## BEGIN
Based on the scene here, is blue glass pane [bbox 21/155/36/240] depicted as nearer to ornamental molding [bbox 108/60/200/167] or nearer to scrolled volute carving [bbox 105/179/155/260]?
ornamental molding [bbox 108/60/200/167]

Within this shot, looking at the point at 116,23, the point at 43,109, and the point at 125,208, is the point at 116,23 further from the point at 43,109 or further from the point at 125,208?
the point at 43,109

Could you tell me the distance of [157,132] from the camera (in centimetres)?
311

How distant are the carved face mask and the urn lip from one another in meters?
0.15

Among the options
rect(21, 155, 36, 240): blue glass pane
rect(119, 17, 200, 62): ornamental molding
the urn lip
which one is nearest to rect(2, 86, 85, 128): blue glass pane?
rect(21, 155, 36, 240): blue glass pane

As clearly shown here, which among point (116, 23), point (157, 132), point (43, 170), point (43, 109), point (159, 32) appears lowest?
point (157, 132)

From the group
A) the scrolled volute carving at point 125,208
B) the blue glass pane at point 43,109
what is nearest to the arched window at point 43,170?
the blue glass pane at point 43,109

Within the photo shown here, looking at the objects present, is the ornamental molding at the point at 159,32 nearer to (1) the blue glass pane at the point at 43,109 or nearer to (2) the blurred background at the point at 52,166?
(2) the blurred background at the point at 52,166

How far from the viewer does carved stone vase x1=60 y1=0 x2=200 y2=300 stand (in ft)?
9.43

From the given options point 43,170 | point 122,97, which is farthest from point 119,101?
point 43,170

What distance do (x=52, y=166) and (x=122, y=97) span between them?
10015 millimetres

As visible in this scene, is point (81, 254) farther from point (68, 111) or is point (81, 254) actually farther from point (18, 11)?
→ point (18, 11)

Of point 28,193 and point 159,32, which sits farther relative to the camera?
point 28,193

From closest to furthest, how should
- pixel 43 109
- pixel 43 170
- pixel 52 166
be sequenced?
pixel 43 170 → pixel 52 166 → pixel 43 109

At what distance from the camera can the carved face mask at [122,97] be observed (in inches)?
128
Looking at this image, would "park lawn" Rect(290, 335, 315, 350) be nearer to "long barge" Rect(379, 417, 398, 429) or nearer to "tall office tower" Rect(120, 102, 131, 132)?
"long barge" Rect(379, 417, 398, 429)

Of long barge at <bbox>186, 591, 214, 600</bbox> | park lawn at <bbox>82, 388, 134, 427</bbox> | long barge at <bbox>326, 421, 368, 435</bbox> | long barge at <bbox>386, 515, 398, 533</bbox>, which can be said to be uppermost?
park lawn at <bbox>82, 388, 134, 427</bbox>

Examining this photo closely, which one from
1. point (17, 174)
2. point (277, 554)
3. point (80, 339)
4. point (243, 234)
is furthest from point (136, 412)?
## END
_TASK DIRECTIONS_
Copy each line of the data exactly, leaving nothing out.

_THE COMPLETED TASK_
Based on the scene here, is blue glass pane [bbox 21/155/36/240] depicted as nearer to ornamental molding [bbox 108/60/200/167] or nearer to scrolled volute carving [bbox 105/179/155/260]?
ornamental molding [bbox 108/60/200/167]

Within this shot, looking at the point at 116,23, the point at 43,109, and the point at 125,208, is the point at 116,23 further from the point at 43,109 or further from the point at 125,208?
the point at 43,109

Could you tell me the distance of [157,132] from the camera (in centimetres)?
311

How distant are the carved face mask and the urn lip from one another in meters?
0.15

Among the options
rect(21, 155, 36, 240): blue glass pane
rect(119, 17, 200, 62): ornamental molding
the urn lip
which one is nearest to rect(2, 86, 85, 128): blue glass pane?
rect(21, 155, 36, 240): blue glass pane

As clearly shown here, which among point (116, 23), point (157, 132), point (43, 170), point (43, 109), point (159, 32) appears lowest?
point (157, 132)

From the group
A) the scrolled volute carving at point 125,208
B) the blue glass pane at point 43,109
what is nearest to the arched window at point 43,170?
the blue glass pane at point 43,109

Within the photo shown here, looking at the objects present, is the ornamental molding at the point at 159,32 nearer to (1) the blue glass pane at the point at 43,109 or nearer to (2) the blurred background at the point at 52,166?
(2) the blurred background at the point at 52,166

How far from the viewer does carved stone vase x1=60 y1=0 x2=200 y2=300 stand (in ft)?
9.43

From the given options point 43,170 | point 122,97, which is farthest from point 119,101?
point 43,170

What distance do (x=52, y=166) and (x=122, y=97) span between them?
10015 millimetres

As visible in this scene, is point (81, 254) farther from point (68, 111) or is point (81, 254) actually farther from point (18, 11)?
→ point (18, 11)

Of point 28,193 and point 159,32, which sits farther relative to the camera?
point 28,193

From closest to furthest, how should
- pixel 43 109
- pixel 43 170
- pixel 52 166
be sequenced?
pixel 43 170 → pixel 52 166 → pixel 43 109

At what distance from the camera can the carved face mask at [122,97] be observed (in inches)?
128
Looking at this image, would "park lawn" Rect(290, 335, 315, 350) be nearer to "long barge" Rect(379, 417, 398, 429) or nearer to "tall office tower" Rect(120, 102, 131, 132)?
"long barge" Rect(379, 417, 398, 429)

Of long barge at <bbox>186, 591, 214, 600</bbox> | park lawn at <bbox>82, 388, 134, 427</bbox> | long barge at <bbox>326, 421, 368, 435</bbox> | long barge at <bbox>386, 515, 398, 533</bbox>, which can be said to be uppermost?
park lawn at <bbox>82, 388, 134, 427</bbox>

Examining this photo closely, which one from
1. point (17, 174)
2. point (277, 554)
3. point (80, 339)
4. point (243, 234)
is furthest from point (136, 412)?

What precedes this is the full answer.